Cross-sector approach needed to tackle air pollution
The Government last week launched its new ‘Clean Air Strategy: 2019’ which aims to cut the costs of air pollution to society by £1.7 billion every year by 2020, rising to £5.3 billion every year from 2030.
Commenting on the Government’s ‘Clean Air Strategy: 2019’, Dr Iq Mead, Lecturer in Emissions Technology at Cranfield University, said: “While air pollution levels are generally declining in the UK, we still have significant areas of the UK with air quality which does not meet World Health Organisation standards.
“The standards announced are welcome but we need more detail on what action will be taken to reduce air pollution, particularly in urban centres, which are often the most problematic areas.
“What is needed is a joined-up cross-sectoral approach that harnesses the latest clean technology. Sectors such as transport including aviation, the energy industry and agriculture, need ambitious action plans that allow them to continue to grow while also reducing their level of pollutants.
“At Cranfield, we are working with industry and regulators to advance knowledge of the processes leading to harmful emissions, gaining insights into the consequences of emissions, and developing an understanding of effective intervention measures.”

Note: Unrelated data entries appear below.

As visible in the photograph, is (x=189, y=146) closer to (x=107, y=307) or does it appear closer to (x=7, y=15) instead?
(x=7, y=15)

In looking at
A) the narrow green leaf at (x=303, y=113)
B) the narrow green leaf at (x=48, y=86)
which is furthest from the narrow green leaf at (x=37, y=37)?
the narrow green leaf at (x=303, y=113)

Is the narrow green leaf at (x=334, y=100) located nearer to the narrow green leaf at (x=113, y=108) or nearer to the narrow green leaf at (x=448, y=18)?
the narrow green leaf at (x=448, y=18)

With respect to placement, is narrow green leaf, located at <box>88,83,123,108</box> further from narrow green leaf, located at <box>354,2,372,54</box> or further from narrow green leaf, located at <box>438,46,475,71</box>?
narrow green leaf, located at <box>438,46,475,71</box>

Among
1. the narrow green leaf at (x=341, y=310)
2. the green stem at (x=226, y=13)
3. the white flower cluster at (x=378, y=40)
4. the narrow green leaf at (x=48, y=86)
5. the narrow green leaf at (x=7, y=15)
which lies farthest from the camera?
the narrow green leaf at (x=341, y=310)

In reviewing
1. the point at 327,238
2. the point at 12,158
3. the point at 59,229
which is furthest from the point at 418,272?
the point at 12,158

The Cranfield University/NCAS Centre for Atmospheric and Emissions Research is a £3m joint investment between the Natural Environment Research Council (NERC), the National Centre for Atmospheric Science (NCAS), and Cranfield University. It provides a focal point for research-active staff, as well as being a shared home with like-minded researchers at the Facility for Airborne Atmospheric Measurements (FAAM) also based at Cranfield.